I am trying out nltk tutorial.
The problem I was facing was that it requires to download various corpora. After all solutions failed to solve the problem I was facing to download nltk corpora with nltk.download()
, I resorted to steps stated here.
I started downloading corpora required for any example from this page, putting it in directory D:\nltk_data\corpora
. I was able to try out various example. But then at one example I got error :
Resource punkt not found.
Please use the NLTK Downloader to obtain the resource:
>>> import nltk
>>> nltk.download('punkt')
So I downloaded punkt from same page and copy pasted in same above directory. But it did not worked. Also tried to do from nltk.corpus import punkt
as in case of other corpora. But no use. It says Unresolved import: punkt
One difference in punkt from other corpora is that it contains pickle files instead of text files as in case of other corpora. How should I fix this?
Code:
import nltk;
from nltk.corpus import gutenberg
for fileid in gutenberg.fileids():
num_chars = len(gutenberg.raw(fileid))
num_words = len(gutenberg.words(fileid))
num_sents = len(gutenberg.sents(fileid))
num_vocab = len(set(w.lower() for w in gutenberg.words(fileid)))

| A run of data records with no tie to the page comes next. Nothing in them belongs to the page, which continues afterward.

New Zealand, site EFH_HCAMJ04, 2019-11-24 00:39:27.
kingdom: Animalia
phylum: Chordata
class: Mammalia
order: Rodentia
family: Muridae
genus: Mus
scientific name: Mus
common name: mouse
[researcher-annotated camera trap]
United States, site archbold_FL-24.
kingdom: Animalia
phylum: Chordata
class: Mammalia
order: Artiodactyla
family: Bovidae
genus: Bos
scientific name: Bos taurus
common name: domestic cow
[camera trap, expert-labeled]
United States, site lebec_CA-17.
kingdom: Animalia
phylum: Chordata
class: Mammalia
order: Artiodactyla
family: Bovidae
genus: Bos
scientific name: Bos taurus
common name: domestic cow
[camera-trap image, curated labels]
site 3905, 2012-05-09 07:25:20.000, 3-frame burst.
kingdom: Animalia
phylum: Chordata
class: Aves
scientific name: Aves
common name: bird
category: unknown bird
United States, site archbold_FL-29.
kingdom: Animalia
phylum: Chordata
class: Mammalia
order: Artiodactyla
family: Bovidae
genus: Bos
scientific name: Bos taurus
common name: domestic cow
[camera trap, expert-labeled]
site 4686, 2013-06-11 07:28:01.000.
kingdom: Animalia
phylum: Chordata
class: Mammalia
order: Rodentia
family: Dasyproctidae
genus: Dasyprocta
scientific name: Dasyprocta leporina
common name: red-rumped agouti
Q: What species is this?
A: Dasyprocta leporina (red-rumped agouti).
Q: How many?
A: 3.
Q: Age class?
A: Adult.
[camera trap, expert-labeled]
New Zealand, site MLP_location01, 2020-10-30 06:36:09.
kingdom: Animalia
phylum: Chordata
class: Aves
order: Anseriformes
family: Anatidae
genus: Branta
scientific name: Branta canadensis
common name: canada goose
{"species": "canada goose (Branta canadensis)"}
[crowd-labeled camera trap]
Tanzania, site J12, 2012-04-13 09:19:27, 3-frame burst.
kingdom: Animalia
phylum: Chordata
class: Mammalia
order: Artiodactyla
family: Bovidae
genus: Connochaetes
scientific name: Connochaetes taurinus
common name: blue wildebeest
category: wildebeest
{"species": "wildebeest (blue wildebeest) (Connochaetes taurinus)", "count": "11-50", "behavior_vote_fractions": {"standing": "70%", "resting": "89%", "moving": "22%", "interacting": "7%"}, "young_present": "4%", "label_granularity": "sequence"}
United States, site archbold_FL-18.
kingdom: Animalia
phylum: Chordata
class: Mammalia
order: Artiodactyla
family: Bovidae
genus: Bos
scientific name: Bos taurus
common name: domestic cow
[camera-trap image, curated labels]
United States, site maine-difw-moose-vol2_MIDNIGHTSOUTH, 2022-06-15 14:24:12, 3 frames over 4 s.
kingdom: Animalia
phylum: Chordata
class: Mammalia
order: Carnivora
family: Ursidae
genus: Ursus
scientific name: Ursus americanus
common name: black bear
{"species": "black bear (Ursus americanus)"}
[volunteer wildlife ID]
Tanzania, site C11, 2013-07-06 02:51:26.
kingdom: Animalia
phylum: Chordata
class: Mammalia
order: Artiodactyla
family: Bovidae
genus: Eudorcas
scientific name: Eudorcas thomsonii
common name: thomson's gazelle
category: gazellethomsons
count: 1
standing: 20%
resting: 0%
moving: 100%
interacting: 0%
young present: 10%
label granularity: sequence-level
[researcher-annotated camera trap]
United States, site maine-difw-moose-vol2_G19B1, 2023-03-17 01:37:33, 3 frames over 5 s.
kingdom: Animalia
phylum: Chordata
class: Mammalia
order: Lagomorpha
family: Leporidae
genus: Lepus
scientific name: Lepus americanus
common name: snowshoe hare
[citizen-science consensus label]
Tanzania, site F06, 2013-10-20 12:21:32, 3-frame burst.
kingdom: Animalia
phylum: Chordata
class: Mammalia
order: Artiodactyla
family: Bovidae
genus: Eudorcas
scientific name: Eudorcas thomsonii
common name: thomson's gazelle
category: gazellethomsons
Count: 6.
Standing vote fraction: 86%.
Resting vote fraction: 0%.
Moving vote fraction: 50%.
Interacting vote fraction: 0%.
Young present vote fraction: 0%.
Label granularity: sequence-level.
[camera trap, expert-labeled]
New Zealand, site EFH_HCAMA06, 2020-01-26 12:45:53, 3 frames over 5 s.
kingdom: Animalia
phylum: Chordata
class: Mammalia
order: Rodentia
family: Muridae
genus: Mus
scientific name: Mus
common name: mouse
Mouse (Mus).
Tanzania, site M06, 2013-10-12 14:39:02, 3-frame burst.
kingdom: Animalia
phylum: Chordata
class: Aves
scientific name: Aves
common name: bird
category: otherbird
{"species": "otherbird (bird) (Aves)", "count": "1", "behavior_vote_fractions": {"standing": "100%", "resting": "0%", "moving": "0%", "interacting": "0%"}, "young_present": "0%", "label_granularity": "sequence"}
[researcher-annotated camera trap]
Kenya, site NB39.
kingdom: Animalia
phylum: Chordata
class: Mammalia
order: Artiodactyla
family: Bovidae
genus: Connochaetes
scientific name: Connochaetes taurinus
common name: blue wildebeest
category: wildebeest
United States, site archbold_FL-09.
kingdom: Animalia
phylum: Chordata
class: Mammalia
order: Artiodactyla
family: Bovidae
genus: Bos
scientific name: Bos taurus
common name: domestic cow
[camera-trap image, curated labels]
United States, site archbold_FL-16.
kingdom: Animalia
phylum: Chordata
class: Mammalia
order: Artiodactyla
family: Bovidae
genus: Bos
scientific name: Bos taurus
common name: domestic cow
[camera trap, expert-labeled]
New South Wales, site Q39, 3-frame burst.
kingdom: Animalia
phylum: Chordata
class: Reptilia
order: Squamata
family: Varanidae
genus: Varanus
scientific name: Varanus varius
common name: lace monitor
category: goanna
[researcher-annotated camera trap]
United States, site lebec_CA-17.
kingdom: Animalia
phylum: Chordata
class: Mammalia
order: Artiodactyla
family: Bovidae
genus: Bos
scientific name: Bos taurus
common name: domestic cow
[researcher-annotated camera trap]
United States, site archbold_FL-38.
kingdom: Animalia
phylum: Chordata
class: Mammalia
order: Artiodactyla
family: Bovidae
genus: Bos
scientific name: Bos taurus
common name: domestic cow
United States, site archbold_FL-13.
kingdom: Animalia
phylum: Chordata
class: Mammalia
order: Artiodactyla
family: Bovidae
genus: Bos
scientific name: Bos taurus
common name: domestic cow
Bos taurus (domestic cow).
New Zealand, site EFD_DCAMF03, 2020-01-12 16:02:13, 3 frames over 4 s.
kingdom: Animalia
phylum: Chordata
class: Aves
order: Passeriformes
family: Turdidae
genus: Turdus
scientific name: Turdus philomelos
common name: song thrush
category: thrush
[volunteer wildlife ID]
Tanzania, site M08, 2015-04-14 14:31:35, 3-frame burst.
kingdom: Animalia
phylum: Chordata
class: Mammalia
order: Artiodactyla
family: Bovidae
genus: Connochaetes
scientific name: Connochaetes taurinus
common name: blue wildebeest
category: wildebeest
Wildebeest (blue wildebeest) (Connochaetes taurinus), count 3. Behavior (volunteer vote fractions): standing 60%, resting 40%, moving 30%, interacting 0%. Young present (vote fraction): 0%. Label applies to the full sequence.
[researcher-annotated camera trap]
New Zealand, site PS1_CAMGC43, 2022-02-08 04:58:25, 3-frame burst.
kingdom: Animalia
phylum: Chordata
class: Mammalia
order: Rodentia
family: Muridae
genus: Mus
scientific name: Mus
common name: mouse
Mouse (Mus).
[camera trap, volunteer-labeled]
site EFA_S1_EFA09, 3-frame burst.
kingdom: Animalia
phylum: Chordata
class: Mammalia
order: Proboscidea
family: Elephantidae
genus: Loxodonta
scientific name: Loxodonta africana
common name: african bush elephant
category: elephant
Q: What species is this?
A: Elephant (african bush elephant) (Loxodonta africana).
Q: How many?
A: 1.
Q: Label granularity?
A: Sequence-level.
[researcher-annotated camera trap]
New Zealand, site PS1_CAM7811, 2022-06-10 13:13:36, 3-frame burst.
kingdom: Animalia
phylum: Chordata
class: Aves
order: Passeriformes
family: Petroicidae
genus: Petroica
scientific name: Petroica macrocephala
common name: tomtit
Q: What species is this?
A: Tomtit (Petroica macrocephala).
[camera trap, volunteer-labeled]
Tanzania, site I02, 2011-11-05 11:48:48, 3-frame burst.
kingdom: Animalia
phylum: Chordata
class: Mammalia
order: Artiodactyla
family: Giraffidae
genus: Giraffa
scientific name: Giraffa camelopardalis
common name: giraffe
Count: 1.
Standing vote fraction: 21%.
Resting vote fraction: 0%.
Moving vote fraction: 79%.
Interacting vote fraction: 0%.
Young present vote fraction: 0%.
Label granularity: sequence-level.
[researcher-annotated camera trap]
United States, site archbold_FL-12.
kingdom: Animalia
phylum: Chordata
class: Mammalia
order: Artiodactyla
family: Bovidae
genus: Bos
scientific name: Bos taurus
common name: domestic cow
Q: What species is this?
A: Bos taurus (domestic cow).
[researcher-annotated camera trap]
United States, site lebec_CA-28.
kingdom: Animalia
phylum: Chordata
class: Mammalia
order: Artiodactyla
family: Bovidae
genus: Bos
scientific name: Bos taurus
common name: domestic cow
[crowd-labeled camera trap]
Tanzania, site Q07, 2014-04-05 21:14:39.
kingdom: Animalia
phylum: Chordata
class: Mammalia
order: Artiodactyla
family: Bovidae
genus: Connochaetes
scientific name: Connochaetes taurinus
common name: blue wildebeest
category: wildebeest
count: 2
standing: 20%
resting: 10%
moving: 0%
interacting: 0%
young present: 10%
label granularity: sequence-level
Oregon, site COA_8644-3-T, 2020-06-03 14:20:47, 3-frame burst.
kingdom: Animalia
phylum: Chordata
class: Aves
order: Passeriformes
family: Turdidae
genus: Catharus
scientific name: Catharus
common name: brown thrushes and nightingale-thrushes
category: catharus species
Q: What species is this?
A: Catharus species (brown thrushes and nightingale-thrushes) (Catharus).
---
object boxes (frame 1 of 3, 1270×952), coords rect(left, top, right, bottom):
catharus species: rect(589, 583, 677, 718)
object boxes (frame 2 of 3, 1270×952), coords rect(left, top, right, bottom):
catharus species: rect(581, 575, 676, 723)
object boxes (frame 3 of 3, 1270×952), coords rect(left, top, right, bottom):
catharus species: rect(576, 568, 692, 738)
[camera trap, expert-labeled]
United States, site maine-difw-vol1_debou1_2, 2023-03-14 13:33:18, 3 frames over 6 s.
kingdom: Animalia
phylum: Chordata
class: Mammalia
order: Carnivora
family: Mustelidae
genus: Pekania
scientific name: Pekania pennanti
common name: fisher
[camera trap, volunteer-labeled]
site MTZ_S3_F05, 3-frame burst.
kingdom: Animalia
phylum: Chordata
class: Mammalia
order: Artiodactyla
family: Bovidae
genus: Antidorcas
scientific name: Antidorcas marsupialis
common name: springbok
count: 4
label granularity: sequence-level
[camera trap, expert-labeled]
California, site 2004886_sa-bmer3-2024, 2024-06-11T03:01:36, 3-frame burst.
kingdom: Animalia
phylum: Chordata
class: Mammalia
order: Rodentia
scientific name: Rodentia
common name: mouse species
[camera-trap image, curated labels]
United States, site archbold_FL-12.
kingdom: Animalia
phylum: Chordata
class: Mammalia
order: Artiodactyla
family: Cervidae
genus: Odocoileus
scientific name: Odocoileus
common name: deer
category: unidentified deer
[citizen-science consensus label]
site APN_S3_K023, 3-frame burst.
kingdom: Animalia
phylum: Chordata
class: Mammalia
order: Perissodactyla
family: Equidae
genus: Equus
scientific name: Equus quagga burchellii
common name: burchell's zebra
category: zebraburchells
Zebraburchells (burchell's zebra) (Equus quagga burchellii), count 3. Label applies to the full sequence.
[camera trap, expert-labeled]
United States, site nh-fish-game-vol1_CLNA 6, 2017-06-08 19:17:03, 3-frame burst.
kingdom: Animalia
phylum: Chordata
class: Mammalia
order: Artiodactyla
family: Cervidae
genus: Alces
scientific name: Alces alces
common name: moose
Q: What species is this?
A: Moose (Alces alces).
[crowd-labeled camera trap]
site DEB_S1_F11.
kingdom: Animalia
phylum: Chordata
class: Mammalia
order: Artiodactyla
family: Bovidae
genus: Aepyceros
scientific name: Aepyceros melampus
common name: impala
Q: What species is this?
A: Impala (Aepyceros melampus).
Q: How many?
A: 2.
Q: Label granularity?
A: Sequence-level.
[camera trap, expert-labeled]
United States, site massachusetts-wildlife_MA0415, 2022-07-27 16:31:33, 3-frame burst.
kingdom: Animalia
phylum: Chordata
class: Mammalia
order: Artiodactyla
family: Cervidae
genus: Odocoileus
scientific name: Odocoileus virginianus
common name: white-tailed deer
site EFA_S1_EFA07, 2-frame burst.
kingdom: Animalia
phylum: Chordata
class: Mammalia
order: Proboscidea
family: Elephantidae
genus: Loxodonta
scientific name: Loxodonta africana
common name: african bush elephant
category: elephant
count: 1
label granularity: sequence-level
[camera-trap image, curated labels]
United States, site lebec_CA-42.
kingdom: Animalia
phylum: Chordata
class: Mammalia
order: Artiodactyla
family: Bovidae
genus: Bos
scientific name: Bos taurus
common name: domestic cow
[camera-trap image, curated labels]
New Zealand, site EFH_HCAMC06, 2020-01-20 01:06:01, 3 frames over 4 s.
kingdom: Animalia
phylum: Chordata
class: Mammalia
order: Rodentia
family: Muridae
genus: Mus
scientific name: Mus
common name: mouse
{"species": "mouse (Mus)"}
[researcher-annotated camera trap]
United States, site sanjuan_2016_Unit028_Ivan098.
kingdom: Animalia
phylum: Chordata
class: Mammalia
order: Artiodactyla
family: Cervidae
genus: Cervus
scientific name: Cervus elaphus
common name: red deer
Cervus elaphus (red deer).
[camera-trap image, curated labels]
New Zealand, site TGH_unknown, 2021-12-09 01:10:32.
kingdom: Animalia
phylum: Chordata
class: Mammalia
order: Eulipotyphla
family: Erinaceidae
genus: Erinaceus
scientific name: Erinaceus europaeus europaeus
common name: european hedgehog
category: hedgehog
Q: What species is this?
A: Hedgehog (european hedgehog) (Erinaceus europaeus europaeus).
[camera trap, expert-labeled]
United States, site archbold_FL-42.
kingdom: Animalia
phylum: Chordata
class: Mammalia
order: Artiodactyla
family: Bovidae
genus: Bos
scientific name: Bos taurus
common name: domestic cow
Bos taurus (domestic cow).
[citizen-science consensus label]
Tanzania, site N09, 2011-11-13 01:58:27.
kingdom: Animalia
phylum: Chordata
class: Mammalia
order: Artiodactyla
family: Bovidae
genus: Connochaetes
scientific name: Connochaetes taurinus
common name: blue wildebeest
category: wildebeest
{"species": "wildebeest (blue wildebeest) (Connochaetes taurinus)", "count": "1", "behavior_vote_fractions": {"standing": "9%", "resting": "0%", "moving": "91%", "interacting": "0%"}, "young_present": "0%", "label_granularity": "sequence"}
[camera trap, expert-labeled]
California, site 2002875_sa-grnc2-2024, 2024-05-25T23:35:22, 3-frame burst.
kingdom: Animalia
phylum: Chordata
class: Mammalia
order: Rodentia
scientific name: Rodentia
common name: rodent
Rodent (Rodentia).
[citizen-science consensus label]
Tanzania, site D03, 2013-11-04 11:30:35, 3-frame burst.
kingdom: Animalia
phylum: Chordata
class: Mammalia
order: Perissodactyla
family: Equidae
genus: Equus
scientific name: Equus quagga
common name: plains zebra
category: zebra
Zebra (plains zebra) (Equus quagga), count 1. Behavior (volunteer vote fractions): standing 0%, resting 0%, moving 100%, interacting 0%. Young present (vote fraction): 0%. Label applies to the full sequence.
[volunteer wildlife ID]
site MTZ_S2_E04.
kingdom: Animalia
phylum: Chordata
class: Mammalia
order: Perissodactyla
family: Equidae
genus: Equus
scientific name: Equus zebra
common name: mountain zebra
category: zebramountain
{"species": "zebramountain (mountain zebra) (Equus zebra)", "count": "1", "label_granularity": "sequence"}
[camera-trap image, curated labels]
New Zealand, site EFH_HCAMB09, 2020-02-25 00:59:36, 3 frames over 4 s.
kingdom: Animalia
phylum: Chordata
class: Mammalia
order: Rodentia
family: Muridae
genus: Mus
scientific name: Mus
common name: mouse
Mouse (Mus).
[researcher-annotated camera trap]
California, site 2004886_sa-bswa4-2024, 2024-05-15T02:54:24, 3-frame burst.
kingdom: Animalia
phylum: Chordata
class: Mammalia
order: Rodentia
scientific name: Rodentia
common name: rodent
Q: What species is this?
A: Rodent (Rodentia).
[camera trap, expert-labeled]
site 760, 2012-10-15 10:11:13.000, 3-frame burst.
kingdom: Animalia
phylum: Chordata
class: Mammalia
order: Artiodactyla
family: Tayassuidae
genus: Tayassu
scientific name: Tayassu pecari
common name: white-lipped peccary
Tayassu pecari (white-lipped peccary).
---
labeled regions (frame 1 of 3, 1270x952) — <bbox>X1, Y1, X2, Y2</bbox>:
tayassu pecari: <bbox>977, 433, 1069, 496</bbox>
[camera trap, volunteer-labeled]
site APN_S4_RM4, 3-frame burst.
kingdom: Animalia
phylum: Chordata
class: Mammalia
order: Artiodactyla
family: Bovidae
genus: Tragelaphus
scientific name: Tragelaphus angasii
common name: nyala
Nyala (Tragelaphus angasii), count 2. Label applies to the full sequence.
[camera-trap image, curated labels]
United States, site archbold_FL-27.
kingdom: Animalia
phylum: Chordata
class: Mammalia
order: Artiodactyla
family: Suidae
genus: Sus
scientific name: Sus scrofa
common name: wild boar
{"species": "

print(round(num_chars/num_words), round(num_words/num_sents), round(num_words/num_vocab), fileid)
Error:
Traceback (most recent call last):
File "D:\Mahesh\workspaces\pyworkspace\nltkdemo\chp2\chp2.py", line 8, in <module>
num_sents = len(gutenberg.sents(fileid))
File "D:\Softwares\python\WinPython-64bit-3.4.4.4Qt5\python-3.4.4.amd64\lib\nltk\corpus\reader\util.py", line 233, in __len__
for tok in self.iterate_from(self._toknum[-1]): pass
File "D:\Softwares\python\WinPython-64bit-3.4.4.4Qt5\python-3.4.4.amd64\lib\nltk\corpus\reader\util.py", line 296, in iterate_from
tokens = self.read_block(self._stream)
File "D:\Softwares\python\WinPython-64bit-3.4.4.4Qt5\python-3.4.4.amd64\lib\nltk\corpus\reader\plaintext.py", line 129, in _read_sent_block
for sent in self._sent_tokenizer.tokenize(para)])
File "D:\Softwares\python\WinPython-64bit-3.4.4.4Qt5\python-3.4.4.amd64\lib\nltk\data.py", line 984, in __getattr__
self.__load()
File "D:\Softwares\python\WinPython-64bit-3.4.4.4Qt5\python-3.4.4.amd64\lib\nltk\data.py", line 976, in __load
resource = load(self._path)
File "D:\Softwares\python\WinPython-64bit-3.4.4.4Qt5\python-3.4.4.amd64\lib\nltk\data.py", line 836, in load
opened_resource = _open(resource_url)
File "D:\Softwares\python\WinPython-64bit-3.4.4.4Qt5\python-3.4.4.amd64\lib\nltk\data.py", line 954, in _open
return find(path_, path + ['']).open()
File "D:\Softwares\python\WinPython-64bit-3.4.4.4Qt5\python-3.4.4.amd64\lib\nltk\data.py", line 675, in find
raise LookupError(resource_not_found)
LookupError:
**********************************************************************
Resource [93mpunkt[0m not found.
Please use the NLTK Downloader to obtain the resource:
[31m>>> import nltk
>>> nltk.download('punkt')
[0m
Searched in:
- 'C:\\Users\\593932/nltk_data'
- 'C:\\nltk_data'
- 'D:\\nltk_data'
- 'E:\\nltk_data'
- 'D:\\Softwares\\python\\WinPython-64bit-3.4.4.4Qt5\\python-3.4.4.amd64\\nltk_data'
- 'D:\\Softwares\\python\\WinPython-64bit-3.4.4.4Qt5\\python-3.4.4.amd64\\share\\nltk_data'
- 'D:\\Softwares\\python\\WinPython-64bit-3.4.4.4Qt5\\python-3.4.4.amd64\\lib\\nltk_data'
- 'C:\\Users\\Mahesha999\\AppData\\Roaming\\nltk_data'
- ''
**********************************************************************
The error seem to happen at line 8: num_sents = len(gutenberg.sents(fileid))